Impacts sur l’assurance

Les risques couverts par les assureurs sont aussi en train de changer. On observe de plus en plus de réclamations associées aux dommages causés par le vent, la pluie ou la grêle. Leur progression est étroitement corrélée avec l’évolution de la température moyenne, estime M. Bourque.

De petits changements associés aux épisodes climatiques extrêmes peuvent provoquer une explosion des couts de sinistre. Une étude australienne rapportée par M. Bourque montre que si le pic atteint lors des tempêtes de vent monte de 25 %, les impacts aux immeubles pourraient grimper de 650 %, en incluant les infrastructures. Celles-ci « ont été conçues en fonction de seuils basés sur l’historique, ou sur la récurrence des épisodes » du climat passé. Ces seuils ne sont plus pertinents aujourd’hui, rappelle-t-il.

Ouranos a ainsi collaboré avec la Ville de Montréal dans un projet touchant la conception des infrastructures. Par exemple, pour des précipitations de 70 mm en 24 heures dont on prévoit la récurrence à un épisode aux 20 ans, de tels épisodes pourraient survenir plutôt aux 13 ans, selon les projections. Avant de grossir les conduites du réseau souterrain, on peut trouver des méthodes de mitigation pour éviter cet apport d’eau et le risque de refoulement.

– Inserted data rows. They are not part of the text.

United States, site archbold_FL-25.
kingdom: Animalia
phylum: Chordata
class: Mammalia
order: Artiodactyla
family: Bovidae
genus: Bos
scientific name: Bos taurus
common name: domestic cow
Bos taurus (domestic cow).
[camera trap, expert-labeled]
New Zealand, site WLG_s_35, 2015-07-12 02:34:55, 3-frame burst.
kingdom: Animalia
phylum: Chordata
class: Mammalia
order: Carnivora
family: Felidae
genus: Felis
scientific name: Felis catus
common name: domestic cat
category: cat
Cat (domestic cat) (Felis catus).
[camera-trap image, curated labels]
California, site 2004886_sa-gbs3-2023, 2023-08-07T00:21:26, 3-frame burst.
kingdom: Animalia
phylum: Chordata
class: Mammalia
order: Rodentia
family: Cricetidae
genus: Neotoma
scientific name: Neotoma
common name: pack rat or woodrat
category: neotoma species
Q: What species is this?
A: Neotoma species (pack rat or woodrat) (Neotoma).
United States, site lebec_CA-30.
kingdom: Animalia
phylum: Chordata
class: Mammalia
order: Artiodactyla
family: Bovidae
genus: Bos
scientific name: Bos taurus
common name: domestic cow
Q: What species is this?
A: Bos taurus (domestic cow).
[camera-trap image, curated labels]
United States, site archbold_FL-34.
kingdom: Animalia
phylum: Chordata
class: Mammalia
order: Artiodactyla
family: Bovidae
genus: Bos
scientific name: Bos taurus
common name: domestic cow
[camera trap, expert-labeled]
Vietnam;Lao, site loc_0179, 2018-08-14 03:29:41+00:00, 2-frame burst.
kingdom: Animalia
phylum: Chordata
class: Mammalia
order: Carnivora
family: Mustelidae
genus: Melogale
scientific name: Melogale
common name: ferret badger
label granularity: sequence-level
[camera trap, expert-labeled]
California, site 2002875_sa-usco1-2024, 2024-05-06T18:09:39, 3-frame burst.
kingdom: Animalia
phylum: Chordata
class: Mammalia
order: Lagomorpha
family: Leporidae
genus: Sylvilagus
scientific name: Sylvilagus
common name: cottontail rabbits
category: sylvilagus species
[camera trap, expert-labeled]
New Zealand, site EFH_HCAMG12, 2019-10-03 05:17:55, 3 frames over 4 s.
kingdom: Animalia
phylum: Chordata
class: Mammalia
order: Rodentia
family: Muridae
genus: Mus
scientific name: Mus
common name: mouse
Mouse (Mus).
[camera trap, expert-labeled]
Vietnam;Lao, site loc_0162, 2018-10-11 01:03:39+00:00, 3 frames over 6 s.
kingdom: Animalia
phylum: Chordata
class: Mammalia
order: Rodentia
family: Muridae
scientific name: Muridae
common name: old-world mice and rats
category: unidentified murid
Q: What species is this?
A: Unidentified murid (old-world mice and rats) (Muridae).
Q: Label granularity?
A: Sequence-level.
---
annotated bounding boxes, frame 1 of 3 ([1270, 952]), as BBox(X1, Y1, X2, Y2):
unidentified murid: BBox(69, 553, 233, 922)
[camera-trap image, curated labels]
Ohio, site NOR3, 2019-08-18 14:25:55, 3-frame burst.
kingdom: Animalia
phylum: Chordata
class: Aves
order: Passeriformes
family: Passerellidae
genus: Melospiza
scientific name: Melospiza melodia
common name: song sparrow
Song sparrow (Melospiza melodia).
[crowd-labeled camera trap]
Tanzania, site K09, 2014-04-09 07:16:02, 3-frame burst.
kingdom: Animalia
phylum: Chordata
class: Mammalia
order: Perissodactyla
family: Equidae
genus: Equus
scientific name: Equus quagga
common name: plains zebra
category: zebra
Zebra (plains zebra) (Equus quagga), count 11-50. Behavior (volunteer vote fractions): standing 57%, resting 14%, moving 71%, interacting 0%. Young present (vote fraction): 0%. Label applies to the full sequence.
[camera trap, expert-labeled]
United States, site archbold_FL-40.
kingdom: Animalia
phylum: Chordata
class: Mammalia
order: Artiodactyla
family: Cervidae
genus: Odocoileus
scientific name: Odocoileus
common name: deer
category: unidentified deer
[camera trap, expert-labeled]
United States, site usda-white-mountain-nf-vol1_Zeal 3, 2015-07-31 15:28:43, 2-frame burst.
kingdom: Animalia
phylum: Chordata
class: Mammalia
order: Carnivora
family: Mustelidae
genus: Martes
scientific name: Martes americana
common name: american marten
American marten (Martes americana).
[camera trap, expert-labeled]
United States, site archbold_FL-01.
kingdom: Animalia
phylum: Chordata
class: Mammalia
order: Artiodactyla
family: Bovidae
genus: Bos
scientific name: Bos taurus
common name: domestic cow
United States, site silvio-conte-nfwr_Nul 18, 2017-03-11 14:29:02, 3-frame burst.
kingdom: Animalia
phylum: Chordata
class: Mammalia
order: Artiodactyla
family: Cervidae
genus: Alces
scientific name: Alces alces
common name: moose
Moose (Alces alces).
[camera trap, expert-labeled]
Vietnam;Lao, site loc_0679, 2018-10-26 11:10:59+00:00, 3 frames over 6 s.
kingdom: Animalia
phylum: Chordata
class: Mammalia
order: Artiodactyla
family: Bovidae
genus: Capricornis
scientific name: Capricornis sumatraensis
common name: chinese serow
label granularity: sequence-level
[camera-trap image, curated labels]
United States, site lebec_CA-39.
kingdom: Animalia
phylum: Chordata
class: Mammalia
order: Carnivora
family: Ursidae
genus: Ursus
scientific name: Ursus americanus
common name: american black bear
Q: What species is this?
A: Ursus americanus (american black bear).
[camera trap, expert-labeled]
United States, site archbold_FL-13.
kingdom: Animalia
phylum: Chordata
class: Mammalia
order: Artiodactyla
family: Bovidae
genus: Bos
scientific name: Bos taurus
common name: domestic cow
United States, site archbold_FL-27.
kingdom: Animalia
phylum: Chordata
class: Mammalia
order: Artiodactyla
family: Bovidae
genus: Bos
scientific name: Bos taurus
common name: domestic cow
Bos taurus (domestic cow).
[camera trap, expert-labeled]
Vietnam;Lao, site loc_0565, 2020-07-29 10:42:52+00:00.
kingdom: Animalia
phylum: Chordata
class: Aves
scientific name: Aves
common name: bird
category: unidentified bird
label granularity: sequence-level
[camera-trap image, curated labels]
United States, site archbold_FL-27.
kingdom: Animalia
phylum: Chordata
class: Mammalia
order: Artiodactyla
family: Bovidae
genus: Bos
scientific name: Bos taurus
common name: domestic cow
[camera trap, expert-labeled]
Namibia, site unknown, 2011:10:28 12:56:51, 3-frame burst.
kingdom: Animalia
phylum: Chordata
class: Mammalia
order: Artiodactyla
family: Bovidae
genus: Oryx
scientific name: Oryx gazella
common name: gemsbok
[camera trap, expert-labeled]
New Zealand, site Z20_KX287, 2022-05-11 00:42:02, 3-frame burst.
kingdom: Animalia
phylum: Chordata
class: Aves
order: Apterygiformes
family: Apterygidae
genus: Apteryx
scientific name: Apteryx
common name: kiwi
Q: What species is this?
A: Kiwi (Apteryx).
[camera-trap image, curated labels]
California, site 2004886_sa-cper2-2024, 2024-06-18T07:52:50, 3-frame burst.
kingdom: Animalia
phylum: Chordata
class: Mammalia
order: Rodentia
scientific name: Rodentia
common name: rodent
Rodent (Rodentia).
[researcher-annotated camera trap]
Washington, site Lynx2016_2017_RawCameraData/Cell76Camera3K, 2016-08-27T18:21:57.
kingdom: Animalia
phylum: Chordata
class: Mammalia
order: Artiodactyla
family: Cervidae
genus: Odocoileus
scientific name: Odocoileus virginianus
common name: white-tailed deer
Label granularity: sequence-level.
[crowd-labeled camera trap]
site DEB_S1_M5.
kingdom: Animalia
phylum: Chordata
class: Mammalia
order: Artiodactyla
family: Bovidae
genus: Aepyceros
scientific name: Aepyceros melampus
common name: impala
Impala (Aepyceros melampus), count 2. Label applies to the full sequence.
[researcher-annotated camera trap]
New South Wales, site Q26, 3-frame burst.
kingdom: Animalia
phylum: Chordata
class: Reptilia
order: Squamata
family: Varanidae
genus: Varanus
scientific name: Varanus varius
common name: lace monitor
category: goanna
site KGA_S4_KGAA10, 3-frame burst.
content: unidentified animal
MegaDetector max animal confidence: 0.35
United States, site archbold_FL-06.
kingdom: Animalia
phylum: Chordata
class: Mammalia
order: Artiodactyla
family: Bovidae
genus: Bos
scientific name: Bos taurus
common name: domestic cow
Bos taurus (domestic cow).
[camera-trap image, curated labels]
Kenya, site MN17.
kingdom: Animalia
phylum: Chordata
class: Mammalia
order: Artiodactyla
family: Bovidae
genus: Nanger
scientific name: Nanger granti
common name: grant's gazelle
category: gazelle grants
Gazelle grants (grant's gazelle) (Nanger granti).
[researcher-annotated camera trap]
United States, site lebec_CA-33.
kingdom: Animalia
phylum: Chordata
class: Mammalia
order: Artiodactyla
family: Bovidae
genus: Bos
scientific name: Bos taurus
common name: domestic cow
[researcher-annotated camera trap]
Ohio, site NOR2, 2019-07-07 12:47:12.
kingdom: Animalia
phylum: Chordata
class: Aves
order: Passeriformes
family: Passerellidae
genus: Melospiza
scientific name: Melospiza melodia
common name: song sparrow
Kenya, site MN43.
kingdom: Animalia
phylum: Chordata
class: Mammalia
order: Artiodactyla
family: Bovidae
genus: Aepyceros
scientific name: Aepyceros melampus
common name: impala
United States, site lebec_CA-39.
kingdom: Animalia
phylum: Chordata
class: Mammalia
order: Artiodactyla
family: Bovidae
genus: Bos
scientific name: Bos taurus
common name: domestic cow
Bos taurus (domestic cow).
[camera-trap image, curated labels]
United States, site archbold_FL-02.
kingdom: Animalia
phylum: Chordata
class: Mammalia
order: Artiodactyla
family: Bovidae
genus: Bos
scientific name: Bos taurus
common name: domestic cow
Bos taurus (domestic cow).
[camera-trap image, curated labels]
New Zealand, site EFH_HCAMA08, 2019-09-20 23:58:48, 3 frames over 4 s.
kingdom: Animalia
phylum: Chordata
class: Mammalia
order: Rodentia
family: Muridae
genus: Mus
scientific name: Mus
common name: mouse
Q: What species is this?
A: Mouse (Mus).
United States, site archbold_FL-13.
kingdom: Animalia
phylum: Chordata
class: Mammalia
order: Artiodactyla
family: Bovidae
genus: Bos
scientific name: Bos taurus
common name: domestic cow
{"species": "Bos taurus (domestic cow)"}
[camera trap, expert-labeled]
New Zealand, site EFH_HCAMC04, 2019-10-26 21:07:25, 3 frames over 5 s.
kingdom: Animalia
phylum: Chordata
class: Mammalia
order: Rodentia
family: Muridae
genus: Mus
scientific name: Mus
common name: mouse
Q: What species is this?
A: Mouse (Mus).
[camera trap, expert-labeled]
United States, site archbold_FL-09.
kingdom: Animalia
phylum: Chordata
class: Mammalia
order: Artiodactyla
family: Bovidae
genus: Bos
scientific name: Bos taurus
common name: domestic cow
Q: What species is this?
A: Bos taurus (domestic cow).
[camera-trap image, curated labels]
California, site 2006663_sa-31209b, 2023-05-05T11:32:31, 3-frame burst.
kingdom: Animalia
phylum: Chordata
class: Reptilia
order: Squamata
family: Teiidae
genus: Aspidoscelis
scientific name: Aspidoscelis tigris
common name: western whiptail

Les travaux d’Ouranos ont aussi permis à Ingénieurs Canada de modifier le protocole de l’estimation de la vulnérabilité des infrastructures (PIEVC). L’un des plus grands risques ciblés est la durée des interruptions de service en électricité.

En mars 2017, Hydro-Québec a confirmé que le nombre de pannes causées par les aléas climatiques était en hausse ces dernières années. Un bel exemple de dommage indirect est l’impact du verglas de 1998 sur la disponibilité de l’eau potable, rappelle M. Bourque. Les usines de traitement de l’eau à Montréal avaient alors cessé de fonctionner, faute d’alimentation électrique.

La société d’État a d’ailleurs été l’instigatrice de la création du Consortium, en confiant à ses chercheurs des mandats touchant l’évaluation des risques climatiques sur ses installations de transport et de distribution de l’électricité. Plus récemment, les impacts des feux de forêt, tant pour l’intensité que la fréquence et leur étendue, ont aussi été analysés à la demande d’Hydro-Québec.

Analyser les enjeux d’adaptation

Plusieurs municipalités ont commencé à analyser les enjeux d’adaptation reliés aux changements climatiques. À Trois-Rivières, la municipalité s’est dotée d’un plan à cet égard dès le printemps 2013, lequel inclut une cartographie des zones les plus vulnérables. À Montréal, une cartographie similaire a été faite à la fin de 2015 pour cibler les ilots de chaleur et les précautions à prendre pour appuyer les personnes vulnérables.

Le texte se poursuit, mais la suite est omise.